Transcribe the following entries word for word; no picture is to appear in the copy.

━━━ Supplied material

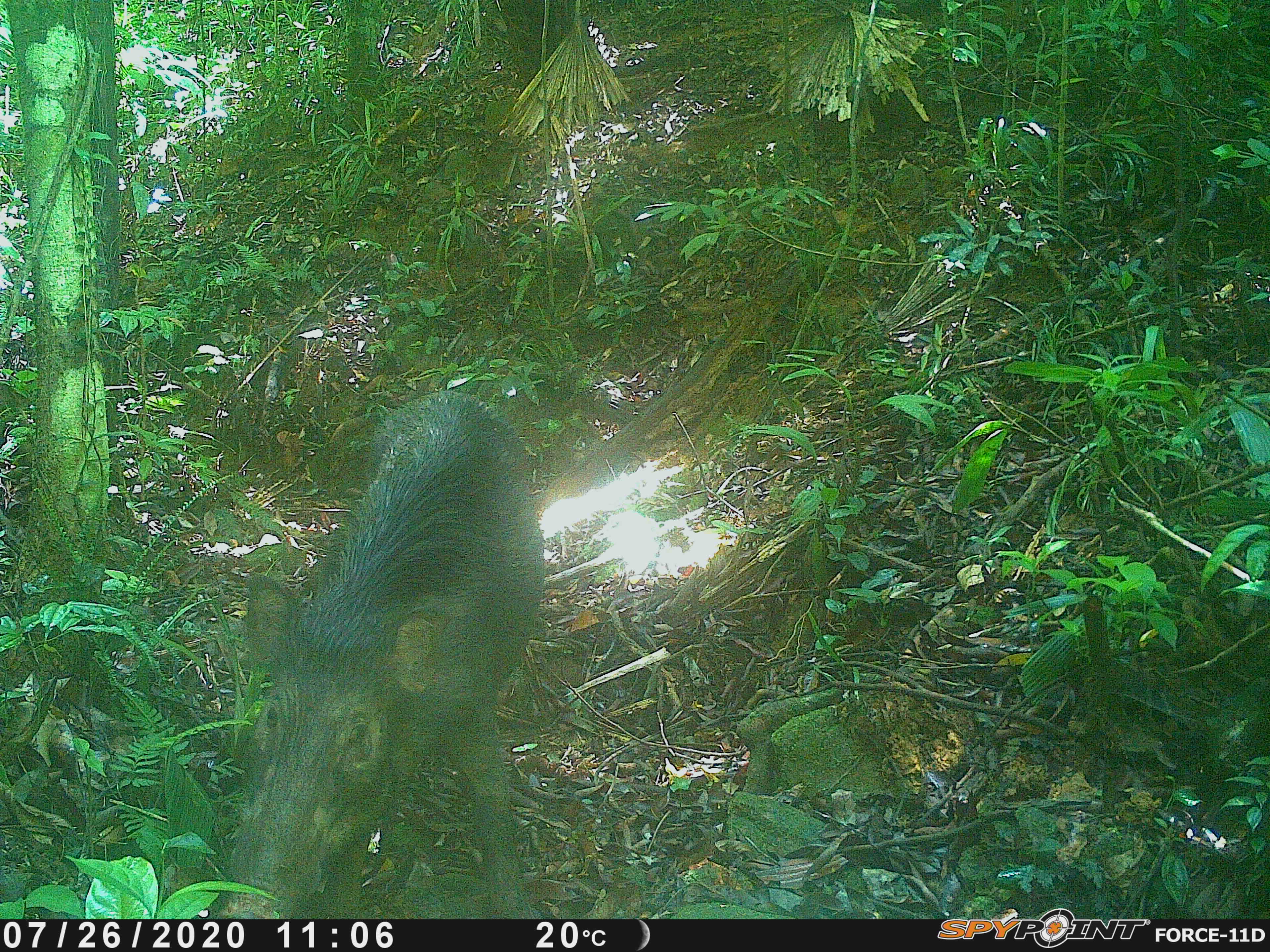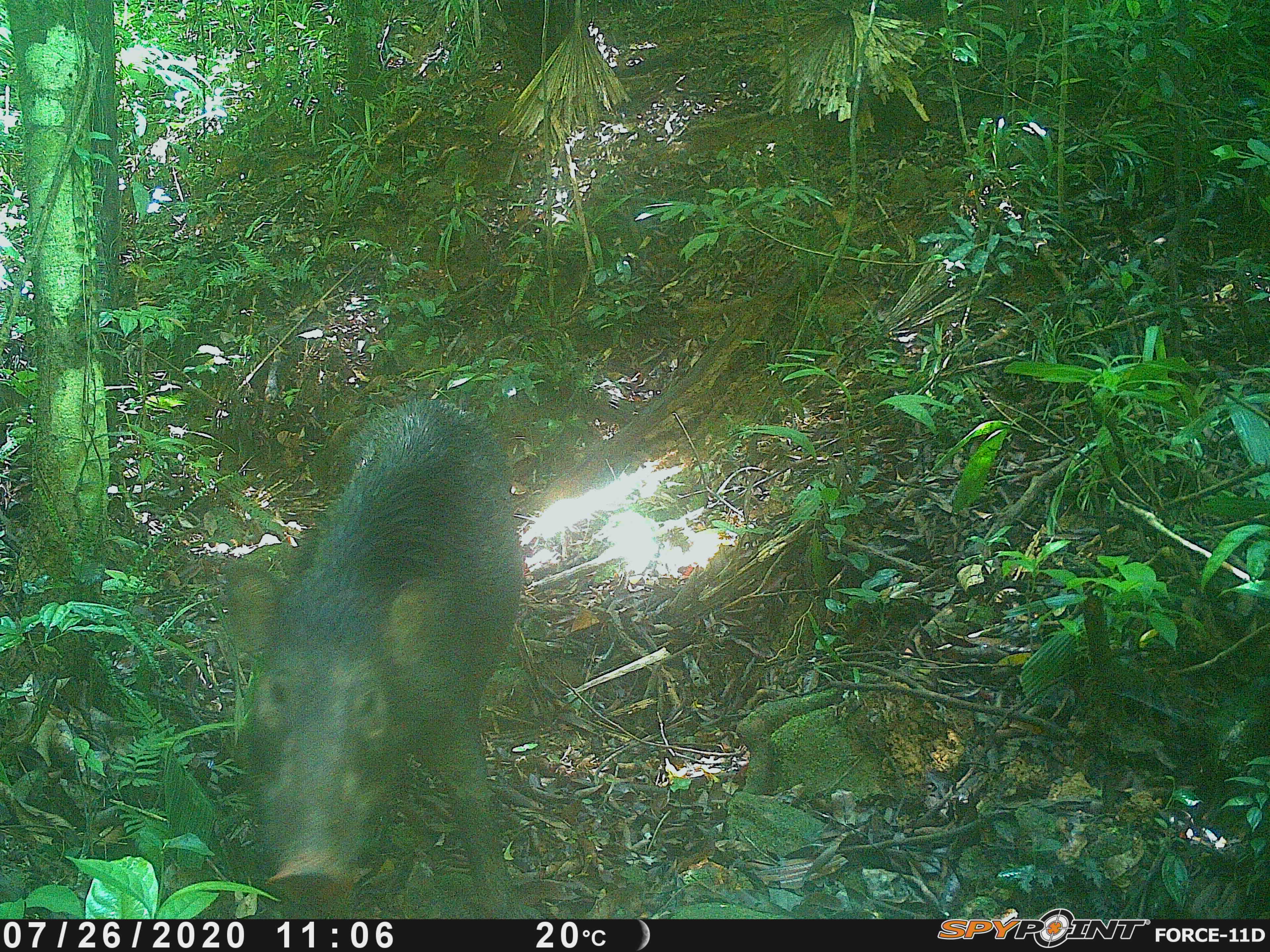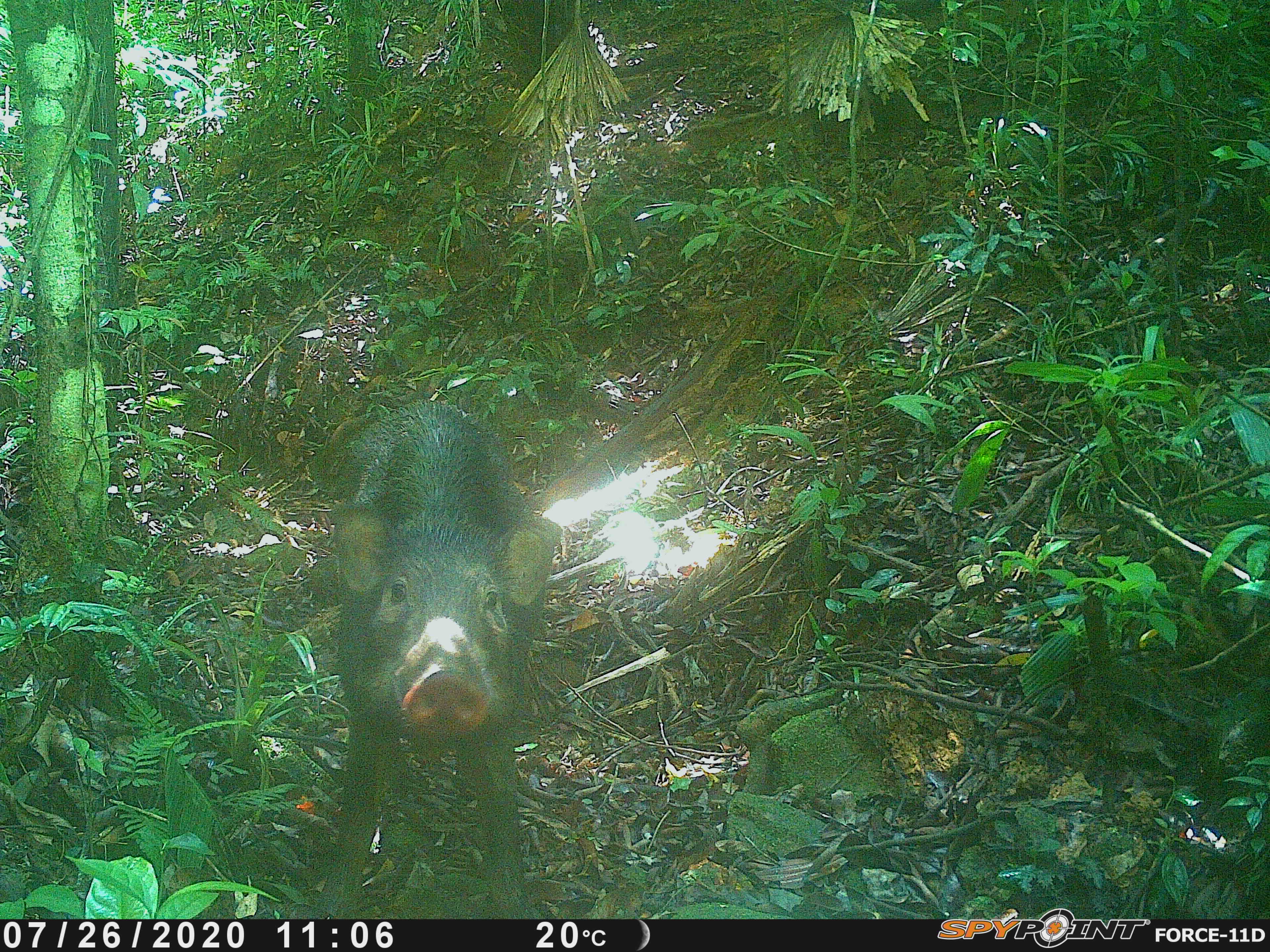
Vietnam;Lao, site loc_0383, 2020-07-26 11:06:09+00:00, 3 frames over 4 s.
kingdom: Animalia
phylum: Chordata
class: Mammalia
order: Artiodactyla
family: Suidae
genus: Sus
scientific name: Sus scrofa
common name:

━━━━━━

## Final answer
Vietnam;Lao, site loc_0383, 2020-07-26 11:06:09+00:00, 3 frames over 4 s.
kingdom: Animalia
phylum: Chordata
class: Mammalia
order: Artiodactyla
family: Suidae
genus: Sus
scientific name: Sus scrofa
common name:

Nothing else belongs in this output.